The Question I’d Ask Your Teams

Keisha’s point about junior engineers not learning patterns hits home because we see this in product too—PMs using data dashboards without understanding statistical significance.

Here’s what I’d ask your engineering teams:

“If the AI disappeared tomorrow, would your code quality go up or down?”

If the answer is “up”—you have a dependency problem.
If the answer is “down”—AI is genuinely helping.
If the answer is “same, just slower”—AI is optimizing the wrong thing.

The Real Metric: Customer Impact Per Engineer

At our startup, I’m pushing for a different metric:

Not: “How many lines of code per engineer?”
But: “How much customer value delivered per engineer per sprint?”

This forces the conversation away from activity metrics toward outcome metrics.

When we measure this way, AI’s impact becomes clearer:

  • Did we ship more features that customers actually used?
  • Did we reduce time from customer request to deployed solution?
  • Did we improve product quality (fewer bugs, better UX)?

To Luis’s Original Question

Are we trading one cognitive load for another?

From a product perspective: Yes, and we’re not measuring the trade-off correctly.

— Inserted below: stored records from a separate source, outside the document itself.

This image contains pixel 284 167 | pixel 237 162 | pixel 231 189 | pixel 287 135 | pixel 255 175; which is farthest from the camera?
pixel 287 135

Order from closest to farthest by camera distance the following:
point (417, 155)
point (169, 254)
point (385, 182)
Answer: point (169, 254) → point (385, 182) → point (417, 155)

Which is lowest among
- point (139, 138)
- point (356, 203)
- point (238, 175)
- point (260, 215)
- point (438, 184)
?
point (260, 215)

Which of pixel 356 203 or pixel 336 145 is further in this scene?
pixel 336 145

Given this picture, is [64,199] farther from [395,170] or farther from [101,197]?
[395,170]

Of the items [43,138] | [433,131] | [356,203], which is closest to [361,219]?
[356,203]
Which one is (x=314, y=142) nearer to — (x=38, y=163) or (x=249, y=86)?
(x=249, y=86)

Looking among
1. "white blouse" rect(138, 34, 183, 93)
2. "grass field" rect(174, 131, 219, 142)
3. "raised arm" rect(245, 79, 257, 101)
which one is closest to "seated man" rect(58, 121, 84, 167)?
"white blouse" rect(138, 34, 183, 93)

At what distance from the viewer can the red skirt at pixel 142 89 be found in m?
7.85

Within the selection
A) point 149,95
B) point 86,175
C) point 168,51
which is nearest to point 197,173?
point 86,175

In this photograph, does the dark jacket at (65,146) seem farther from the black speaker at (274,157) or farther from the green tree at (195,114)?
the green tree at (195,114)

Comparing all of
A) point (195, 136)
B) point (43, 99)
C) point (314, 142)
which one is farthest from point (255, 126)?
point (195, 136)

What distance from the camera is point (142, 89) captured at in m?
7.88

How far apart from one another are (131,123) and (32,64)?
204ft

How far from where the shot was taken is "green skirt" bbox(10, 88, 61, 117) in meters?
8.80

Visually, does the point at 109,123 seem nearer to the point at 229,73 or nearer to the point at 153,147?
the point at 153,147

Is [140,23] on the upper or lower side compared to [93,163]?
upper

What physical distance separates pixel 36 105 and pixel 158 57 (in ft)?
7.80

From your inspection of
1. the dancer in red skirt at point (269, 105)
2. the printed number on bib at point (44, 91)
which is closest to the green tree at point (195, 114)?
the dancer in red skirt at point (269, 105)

We’re measuring the cognitive load reduction (less time writing boilerplate) but not measuring the cognitive load increase (context switching, review burden, integration debugging).

In product terms, we’re measuring benefits but not costs. That’s how you end up with a beautiful feature that tanks retention because we didn’t measure the onboarding friction it created.


Maya’s framing is perfect: Are we optimizing for “time to first draft” when we should optimize for “time to production-ready”?

I’d add: Are we optimizing for “features coded” when we should optimize for “customer problems solved”?

The best product teams learned to measure outcomes, not outputs. Maybe the best engineering teams need to make the same shift.